## Teks Bacaan
Bersama Gunung Halimun
Oleh: Nasrulloh Baksolahar
Dahulu beberapa kali berkemah dan naik gunung Halimun. Naik dari Bogor, turun di Pelabuhan Ratu Sukabumi. Gunung Halimun membelah kabupaten Bogor, Sukabumi dan Lebak. Setiap mendaki gunung Halimun ada perasaan berdebar, banyak cerita yang tidak logis dipenuhi halusinasi.
Wabah Covid-19 membawa saya ke kaki Gunung Halimun. Berinteraksi dengan warga, tanah, air dan hiruk pikuknya. Takdir masa depan memang tak ada yang bisa menduga. Sekarang, saya bagian dari Gunung Halimun. Setiap akhir pekan menikmati keindahan, kesegaran, kesejukan, keteduhan dan segala hiruk-pikuknya.
Mengolah tanah di kaki gunung Halimun merupakan sebuah anugerah Allah. Berinteraksi dengan para petaninya merupakan pengalaman berharga. Banyak filosofi, hikmah dan mindset dari berinteraksi dengan gunung Halimun. Halimun berdiri kokoh dengan ketenangannya, dalam diamnya mengajarkan yang tak pernah diajarkan oleh manusia.
Saat kecil, bila memandang ke arah Gunung Salak, hanya bertanya, apa yang ada di baliknya? Dibalik tiga gundukan yang berbentuk salak terus menjadi rahasia, hingga Covid-19 menyibak tabirnya. Sebuah pertanyaan, terjawab setelah puluhan tahun. Pertanyaan tak harus dijawab saat itu juga. Bisa jadi menunggu kesiapan bagi yang bertanya.

## Instruksi Kerja
Lanjutkan tulisan tentang Gunung Halimun di atas, dimulai tepat setelah kalimat terakhirnya.

## Data Hasil Ekstraksi
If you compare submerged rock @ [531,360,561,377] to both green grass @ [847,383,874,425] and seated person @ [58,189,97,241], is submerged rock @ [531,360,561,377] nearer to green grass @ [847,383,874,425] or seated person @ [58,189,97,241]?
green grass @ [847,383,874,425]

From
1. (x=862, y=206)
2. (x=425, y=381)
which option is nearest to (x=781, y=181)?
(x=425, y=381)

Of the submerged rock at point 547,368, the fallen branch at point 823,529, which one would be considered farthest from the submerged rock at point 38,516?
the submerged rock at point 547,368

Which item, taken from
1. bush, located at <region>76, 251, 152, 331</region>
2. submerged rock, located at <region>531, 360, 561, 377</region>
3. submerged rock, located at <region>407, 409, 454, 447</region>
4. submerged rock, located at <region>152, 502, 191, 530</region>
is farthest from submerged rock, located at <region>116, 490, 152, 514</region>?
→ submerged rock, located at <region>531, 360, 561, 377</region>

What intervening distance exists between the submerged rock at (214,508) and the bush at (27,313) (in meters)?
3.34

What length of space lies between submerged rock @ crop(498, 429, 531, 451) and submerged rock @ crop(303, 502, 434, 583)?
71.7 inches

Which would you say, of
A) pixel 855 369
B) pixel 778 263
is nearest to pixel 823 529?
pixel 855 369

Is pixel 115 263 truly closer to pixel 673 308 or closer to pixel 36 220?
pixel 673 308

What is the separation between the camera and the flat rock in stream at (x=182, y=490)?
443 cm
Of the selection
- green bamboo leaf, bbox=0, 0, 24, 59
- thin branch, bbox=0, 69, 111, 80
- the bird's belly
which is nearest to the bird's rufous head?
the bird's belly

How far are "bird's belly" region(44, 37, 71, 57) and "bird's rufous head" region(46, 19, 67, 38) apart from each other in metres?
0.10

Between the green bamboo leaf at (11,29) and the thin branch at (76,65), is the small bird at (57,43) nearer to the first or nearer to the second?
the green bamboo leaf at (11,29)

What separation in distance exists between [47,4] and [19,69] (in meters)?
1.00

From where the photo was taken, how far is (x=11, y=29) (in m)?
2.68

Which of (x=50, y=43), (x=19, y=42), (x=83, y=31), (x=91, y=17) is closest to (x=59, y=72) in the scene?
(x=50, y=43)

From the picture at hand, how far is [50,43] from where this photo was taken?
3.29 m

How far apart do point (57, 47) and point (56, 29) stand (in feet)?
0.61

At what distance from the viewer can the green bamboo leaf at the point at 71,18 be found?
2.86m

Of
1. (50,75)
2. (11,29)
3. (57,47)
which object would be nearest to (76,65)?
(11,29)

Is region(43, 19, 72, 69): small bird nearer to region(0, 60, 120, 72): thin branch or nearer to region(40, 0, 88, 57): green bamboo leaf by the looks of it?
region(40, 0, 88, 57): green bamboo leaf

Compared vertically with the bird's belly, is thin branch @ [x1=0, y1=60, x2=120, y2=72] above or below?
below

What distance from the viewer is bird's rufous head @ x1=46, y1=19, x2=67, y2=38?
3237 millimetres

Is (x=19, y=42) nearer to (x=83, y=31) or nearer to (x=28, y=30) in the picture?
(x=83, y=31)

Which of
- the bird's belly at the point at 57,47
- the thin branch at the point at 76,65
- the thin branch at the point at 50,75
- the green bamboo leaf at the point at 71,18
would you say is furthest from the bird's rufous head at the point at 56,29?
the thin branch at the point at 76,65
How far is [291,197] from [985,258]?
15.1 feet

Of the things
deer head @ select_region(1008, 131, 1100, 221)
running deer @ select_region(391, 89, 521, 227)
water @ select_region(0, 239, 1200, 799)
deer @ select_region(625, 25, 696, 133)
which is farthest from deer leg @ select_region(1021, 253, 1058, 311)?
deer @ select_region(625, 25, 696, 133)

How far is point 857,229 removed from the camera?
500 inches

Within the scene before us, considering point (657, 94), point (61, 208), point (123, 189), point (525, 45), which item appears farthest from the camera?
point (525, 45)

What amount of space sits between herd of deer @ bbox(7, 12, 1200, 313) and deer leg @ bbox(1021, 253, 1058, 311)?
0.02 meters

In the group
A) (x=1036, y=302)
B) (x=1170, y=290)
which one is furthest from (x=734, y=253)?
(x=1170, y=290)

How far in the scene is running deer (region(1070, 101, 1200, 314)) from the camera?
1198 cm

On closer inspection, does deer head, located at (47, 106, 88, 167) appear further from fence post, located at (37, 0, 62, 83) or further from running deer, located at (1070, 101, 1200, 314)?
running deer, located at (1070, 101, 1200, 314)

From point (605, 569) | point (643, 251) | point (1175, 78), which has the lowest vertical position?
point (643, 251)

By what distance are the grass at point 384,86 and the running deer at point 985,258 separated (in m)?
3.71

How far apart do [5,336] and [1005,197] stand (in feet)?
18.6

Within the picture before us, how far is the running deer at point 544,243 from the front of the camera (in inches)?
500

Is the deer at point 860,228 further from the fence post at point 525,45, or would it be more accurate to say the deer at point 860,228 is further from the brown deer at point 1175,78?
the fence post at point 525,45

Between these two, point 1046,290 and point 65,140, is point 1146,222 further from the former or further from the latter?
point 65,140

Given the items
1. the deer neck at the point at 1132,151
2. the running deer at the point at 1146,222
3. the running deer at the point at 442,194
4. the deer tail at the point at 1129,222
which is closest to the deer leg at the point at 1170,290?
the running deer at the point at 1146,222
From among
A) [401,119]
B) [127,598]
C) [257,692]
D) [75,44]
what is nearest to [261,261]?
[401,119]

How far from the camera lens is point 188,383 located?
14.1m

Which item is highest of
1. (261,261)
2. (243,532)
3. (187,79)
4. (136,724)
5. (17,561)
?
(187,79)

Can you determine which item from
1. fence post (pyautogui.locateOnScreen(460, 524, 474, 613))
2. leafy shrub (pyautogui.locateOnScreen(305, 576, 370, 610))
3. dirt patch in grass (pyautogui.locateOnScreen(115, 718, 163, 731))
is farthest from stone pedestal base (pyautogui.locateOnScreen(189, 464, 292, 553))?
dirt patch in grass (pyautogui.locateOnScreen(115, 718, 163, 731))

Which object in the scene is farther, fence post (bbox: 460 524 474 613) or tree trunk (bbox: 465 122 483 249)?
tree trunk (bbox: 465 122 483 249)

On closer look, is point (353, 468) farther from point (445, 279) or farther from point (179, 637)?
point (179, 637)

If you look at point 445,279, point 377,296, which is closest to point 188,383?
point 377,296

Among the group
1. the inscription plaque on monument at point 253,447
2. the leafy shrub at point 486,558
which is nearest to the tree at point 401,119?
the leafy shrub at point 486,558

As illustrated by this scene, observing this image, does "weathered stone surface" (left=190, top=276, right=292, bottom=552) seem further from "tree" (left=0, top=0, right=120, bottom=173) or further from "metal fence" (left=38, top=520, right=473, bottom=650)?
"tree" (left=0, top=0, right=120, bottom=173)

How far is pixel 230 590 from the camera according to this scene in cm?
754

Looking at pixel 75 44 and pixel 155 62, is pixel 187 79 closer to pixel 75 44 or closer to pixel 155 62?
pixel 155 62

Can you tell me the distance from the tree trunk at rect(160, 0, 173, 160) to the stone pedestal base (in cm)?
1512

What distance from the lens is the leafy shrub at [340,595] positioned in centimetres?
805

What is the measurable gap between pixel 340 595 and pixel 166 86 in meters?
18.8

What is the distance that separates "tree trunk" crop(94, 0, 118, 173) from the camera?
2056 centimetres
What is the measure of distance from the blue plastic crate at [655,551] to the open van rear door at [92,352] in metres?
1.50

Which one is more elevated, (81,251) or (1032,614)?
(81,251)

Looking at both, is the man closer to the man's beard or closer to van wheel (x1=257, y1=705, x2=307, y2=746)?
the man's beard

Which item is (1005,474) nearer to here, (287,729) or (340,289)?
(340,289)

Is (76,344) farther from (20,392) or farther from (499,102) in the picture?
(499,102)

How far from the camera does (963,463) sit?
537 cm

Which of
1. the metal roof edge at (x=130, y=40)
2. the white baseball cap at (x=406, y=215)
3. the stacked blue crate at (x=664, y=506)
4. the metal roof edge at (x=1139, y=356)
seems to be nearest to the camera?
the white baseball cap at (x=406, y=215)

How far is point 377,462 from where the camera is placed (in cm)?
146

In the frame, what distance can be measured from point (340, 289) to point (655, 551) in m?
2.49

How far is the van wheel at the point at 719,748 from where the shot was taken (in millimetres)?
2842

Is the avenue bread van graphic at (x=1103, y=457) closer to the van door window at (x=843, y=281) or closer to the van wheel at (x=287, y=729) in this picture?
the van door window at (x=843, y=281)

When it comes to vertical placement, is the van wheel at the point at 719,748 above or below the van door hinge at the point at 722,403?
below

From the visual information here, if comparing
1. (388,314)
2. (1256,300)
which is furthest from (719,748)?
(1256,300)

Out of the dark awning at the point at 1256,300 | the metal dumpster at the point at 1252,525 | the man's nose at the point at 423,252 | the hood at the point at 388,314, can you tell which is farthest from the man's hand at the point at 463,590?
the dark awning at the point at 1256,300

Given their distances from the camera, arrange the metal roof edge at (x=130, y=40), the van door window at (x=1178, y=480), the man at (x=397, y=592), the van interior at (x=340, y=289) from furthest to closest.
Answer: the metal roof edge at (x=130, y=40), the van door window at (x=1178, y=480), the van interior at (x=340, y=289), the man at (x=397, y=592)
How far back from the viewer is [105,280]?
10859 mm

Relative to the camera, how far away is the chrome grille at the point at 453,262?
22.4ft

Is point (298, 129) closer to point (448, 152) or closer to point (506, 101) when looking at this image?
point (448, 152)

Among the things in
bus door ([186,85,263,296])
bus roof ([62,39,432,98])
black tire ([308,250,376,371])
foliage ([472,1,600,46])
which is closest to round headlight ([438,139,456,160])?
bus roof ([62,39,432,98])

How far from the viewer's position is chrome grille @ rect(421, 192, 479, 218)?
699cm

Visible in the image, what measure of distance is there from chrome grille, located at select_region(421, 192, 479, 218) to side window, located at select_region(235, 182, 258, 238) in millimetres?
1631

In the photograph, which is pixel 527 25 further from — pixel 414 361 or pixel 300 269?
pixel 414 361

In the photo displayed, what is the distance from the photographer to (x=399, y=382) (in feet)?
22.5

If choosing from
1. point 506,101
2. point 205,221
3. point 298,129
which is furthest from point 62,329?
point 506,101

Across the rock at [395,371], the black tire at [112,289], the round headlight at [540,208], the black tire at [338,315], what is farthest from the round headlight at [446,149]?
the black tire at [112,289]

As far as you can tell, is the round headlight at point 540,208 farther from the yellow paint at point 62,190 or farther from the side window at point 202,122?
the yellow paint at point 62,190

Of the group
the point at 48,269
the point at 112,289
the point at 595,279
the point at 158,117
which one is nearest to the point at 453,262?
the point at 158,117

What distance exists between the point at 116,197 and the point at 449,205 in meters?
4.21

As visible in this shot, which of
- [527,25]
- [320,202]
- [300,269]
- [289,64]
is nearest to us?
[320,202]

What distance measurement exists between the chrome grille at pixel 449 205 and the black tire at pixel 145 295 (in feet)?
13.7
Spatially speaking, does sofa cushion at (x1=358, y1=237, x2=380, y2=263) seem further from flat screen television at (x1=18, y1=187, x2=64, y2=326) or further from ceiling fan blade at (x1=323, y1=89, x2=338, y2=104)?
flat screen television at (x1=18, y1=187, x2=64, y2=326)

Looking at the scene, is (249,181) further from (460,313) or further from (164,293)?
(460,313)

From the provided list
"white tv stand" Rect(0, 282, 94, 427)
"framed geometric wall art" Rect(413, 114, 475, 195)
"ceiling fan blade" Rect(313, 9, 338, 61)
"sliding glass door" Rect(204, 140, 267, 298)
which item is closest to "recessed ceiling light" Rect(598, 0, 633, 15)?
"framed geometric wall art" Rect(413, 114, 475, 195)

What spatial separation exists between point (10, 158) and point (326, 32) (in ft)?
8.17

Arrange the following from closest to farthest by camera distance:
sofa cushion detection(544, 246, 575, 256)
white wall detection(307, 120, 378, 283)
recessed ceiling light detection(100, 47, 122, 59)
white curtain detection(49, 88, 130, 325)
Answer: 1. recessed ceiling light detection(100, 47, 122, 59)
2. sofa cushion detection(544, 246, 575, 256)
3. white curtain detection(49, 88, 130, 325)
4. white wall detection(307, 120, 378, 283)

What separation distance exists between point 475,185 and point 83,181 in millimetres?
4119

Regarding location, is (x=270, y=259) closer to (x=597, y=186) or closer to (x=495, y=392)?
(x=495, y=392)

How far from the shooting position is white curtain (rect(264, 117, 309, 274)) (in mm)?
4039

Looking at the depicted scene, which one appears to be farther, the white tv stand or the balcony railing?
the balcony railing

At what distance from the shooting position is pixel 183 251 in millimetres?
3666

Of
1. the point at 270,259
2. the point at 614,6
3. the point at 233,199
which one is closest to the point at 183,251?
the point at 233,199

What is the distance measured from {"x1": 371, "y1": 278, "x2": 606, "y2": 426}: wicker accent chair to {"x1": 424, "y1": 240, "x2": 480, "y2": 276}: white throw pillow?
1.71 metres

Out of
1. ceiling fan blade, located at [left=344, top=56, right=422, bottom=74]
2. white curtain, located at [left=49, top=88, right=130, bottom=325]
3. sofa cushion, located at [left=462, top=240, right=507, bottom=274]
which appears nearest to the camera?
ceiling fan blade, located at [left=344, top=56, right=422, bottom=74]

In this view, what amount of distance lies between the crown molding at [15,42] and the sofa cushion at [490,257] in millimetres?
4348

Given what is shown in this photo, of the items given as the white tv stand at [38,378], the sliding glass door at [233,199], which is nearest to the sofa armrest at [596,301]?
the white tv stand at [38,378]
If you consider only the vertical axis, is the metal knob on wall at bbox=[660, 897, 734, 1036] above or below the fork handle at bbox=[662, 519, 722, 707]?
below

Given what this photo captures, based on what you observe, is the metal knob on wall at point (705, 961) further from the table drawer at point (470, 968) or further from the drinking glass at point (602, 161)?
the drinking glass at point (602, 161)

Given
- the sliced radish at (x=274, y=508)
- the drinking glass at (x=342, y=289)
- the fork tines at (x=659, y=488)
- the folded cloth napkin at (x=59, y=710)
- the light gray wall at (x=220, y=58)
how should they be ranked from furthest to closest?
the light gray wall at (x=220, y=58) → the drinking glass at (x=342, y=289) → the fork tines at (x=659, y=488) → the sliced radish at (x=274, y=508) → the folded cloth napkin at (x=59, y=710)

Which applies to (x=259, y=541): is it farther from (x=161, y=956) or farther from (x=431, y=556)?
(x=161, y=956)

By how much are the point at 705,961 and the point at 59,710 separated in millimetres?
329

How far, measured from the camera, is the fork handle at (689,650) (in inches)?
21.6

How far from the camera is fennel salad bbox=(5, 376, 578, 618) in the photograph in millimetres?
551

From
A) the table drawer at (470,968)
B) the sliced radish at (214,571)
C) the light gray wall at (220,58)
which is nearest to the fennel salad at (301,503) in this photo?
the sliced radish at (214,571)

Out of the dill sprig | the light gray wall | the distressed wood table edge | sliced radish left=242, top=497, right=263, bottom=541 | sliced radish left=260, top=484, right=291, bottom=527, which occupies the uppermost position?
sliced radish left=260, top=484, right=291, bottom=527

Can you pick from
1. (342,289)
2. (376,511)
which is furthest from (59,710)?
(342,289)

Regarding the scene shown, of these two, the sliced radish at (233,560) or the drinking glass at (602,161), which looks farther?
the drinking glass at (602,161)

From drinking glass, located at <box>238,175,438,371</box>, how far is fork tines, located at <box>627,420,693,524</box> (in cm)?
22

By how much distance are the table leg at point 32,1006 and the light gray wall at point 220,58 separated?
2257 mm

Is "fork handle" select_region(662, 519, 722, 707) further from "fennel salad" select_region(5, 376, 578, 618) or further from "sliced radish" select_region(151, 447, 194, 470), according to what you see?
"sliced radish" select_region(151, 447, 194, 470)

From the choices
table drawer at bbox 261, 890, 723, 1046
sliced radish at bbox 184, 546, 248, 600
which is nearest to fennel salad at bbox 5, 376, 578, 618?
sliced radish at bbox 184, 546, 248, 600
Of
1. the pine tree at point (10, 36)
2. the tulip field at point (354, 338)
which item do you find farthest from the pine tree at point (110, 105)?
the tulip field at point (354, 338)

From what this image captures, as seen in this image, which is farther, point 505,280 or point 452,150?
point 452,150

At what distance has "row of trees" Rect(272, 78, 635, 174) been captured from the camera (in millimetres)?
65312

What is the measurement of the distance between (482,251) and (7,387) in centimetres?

## Jawaban Tertulis
Akhirnya mendapatkan jati diri dan identitas dari Gunung Halimun. Dia telah menjawab tabir masa depan. Obsesi bersamaannya ada keyakinan dan optimisme tentang perbekalan hidup menghadapi kematian. Karya dan sumbangsih apa di kehidupan ini, terjawab dengan jelas.
Khayalan dan angan-angan selainnya telah ditinggalkan. Membersamai hiruk pikuk dan ketentraman dengannya. Mengolah yang dikeluarkan dari tanah dan airnya. Membangun infrastruktur dan membina kader masa depan bersama suasananya.
Dari keheningan akan kembali kepada keheningan. Dari kesendirian akan kembali kepada kesendirian. Saatnya mentafakuri dan mentadaburi keteguhan dan kekokohan gunung Halimun. Bukankah Allah banyak memerintahkan agar memikirkan penciptaan gunung?